Новую картину я поставил по роману Георгия Церетели «Первый шаг». Сокращенный пересказ этой вещи на русском языке сделан Хохановым и находится в книге этого автора «Очерки по истории грузинской литературы», изданной еще до революции. Книга воссоздает облик той Грузии, которую я в своих мыслях называю «шаляпинской». ‹…›

В пересказе Хоханова передан с достаточной полнотой основной сюжет произведения, дававший возможность понять и обрисовать характеры. Кроме того, само имя героя Бахва Пулава (пули — деньги) как бы являлось ключом к раскрытию главного образа. Затем я ввел на ходу в картину несуществующий в романе образ еврея Мейера, имевшего большое значение для раскрытия идеи фильма и для его успеха. ‹…›

Мы выехали в Поти и очень быстро приступили к съемкам. Первая из них происходила на товарной станции железной дороги и изображала первые шаги Пулавы, продающего кукурузу в Румынию. Заняты в ней были я в роли капитана парохода, наш директор-распорядитель Гогитидзе в роли румынского купца и Геловани в роли Пахви. Сняв сценку у склада, мы перешли к товарным вагонам.

В какую-то свободную минуту мой администратор, впоследствии кинорежиссер, Шакро Беришвили отвел меня в сторонку

— Нельзя ли, Иван Николаевич, мне подработать в каком-нибудь- эпизоде?

Я посмотрел на него.

— Хотите сейчас? Тут можно подсунуть маклера.

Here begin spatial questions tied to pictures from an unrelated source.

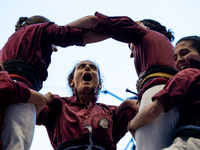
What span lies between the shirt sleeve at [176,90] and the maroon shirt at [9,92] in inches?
45.4

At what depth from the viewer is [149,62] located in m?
3.45

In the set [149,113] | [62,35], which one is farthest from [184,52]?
[62,35]

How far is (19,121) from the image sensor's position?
2.93m

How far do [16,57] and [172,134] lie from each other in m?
1.80

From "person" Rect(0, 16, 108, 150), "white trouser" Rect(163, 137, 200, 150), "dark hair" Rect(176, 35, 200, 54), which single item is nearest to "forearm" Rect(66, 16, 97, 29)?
"person" Rect(0, 16, 108, 150)

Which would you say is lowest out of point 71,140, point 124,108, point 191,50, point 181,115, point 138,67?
point 71,140

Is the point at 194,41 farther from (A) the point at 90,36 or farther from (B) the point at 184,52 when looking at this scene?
(A) the point at 90,36

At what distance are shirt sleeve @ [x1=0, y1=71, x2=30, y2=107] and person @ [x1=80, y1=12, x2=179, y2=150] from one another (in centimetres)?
109

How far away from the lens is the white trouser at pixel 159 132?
Result: 2.78 meters

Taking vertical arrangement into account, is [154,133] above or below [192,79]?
below

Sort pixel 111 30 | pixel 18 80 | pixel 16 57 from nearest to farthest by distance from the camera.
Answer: pixel 18 80 < pixel 16 57 < pixel 111 30

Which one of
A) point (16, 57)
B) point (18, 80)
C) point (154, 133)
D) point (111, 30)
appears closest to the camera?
point (154, 133)

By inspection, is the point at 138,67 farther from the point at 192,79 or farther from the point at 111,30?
the point at 192,79

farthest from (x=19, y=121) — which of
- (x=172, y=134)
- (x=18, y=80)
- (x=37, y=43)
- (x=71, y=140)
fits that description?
(x=172, y=134)
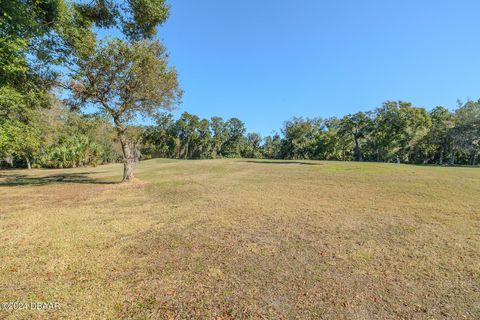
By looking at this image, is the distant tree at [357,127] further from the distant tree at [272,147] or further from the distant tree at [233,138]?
the distant tree at [233,138]

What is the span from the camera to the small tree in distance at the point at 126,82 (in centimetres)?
1194

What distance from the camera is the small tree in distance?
11.9 metres

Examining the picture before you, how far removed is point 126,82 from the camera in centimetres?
1284

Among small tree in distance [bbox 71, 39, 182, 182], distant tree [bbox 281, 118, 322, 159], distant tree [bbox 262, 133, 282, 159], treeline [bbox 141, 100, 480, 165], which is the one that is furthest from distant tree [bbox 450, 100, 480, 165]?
small tree in distance [bbox 71, 39, 182, 182]

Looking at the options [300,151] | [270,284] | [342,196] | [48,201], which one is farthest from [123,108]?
[300,151]

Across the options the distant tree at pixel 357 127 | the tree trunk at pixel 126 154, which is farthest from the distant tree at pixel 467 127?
the tree trunk at pixel 126 154

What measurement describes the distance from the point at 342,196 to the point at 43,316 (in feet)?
30.5

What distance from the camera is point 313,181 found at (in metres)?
13.3

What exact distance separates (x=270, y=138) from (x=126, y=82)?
61.3 meters

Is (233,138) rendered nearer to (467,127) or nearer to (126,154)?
(467,127)

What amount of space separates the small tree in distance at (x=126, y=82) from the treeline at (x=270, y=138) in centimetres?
109

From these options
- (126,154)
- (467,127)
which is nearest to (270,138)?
(467,127)

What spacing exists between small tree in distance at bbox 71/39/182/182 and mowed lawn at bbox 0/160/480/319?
6.62 metres

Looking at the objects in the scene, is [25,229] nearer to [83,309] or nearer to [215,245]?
[83,309]
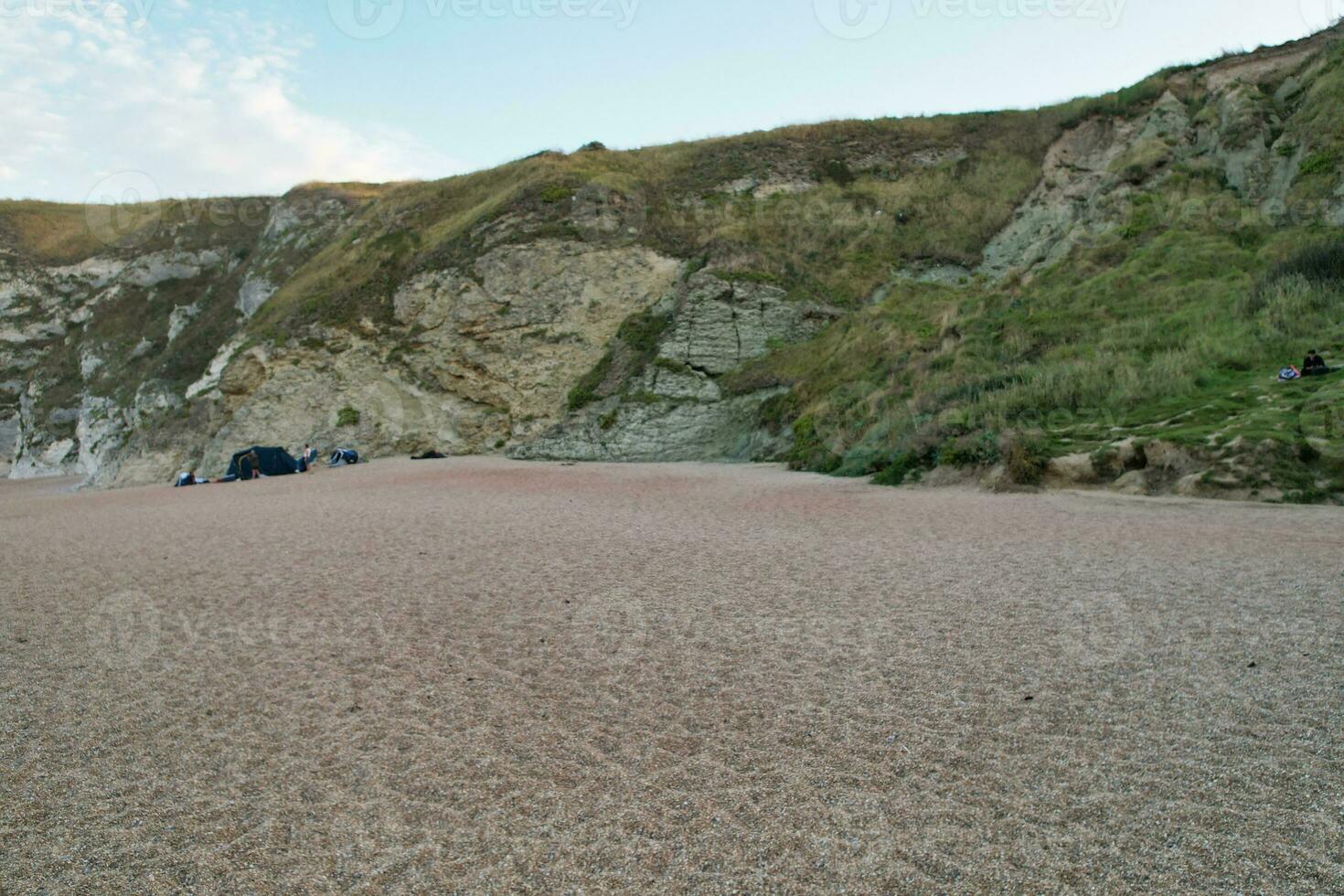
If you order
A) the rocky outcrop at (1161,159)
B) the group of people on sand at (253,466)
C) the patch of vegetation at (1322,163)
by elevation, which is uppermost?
the rocky outcrop at (1161,159)

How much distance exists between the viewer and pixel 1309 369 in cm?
930

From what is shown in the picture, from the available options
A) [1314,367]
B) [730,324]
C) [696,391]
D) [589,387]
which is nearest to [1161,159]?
[730,324]

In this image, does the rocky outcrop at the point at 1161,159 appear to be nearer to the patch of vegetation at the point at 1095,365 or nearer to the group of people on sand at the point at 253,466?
the patch of vegetation at the point at 1095,365

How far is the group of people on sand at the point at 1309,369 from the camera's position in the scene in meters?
9.23

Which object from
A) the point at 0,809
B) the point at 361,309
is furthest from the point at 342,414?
the point at 0,809

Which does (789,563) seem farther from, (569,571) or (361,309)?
(361,309)

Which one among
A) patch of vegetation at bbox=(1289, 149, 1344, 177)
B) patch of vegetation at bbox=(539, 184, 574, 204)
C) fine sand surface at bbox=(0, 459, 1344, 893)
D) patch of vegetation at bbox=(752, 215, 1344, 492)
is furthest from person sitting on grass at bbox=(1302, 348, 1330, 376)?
patch of vegetation at bbox=(539, 184, 574, 204)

Этакого грузинского еврея.

— Шляпентоха?

— Вот-вот.

Когда Шакро через полчаса появился переодетым и подгримированным на скорую руку, я помню, что его облик мне очень понравился.

Эту съемку мы закончили в ближайшие четверть часа, а затем потянулись рабочие дни. Как-то накануне съемки очередного объекта, палубы парохода, я, беседуя утром с Шакро по делам административным, вспомнил его роль и, к его удовольствию, предложил:

— Если хотите, оденьтесь и вы.

Вот так в картине появилась органически вошедшая в нее, талантливо сыгранная роль еврея Мейера, на которого в романе нет даже намека.

Вот что значит для режиссера актер. Я бы не взялся ни на каких: основаниях доказывать закономерность моего поступка ни по отношению к автору, ни по линии творческой. Но необычность этого случая и результат его таковы, что стоит как мне кажется, рассказать о нем.

Оплатили мы роль «как непредвиденные расходы». ‹…›

Успех «Трех жизней» вообще был чрезвычайно велик, но что было воистину изумительно: не было ни одного зрителя из числа многих встречавшихся мне, ни одного, который не отметил бы Беришвили — Мейера. А между тем он выступал с небольшой ролью среди таких сильных исполнителей, как Ната Вачнадзе, Михаил Геловани и Дмитрий Кипиани, успех которых был очень велик.

Честь «открытия» Кипиани также принадлежит моей жене Люси Андреевне и также произошла в цирке. Я очень долго отыскивал подходящего актера для этой роли. И вот как-то в антракте Люси Андреевна, с которой мы были в цирке, вышла в буфет курить. Вернувшись, она мне сказала:

— Я нашла тебе Царбу. Такого, о котором ты говорил.

— Кто? Где?

— Сейчас покажу.

И вот среди идущей после звонка на места публики она указала мне Кипиани. Я ахнул. Одетый в черкеску с кинжалом, с папахой на голове, статный, красивый, — это был точно тот Царба, каким я себе представлял героя «Трех жизней».

Интересно, что в буфете Кипиани, обратив внимание на Люси Андреевну, повел себя точно по линии Царбы, что и дало ей повод указать мне на него. Образ своего прототипа Кипиани создал бездумно. В этом отношении он ни секунды не был актером. Все его поступки на экране были самой жизнью.

Перестиани И. 75 лет жизни в искусстве. М.: Искусство. 1962.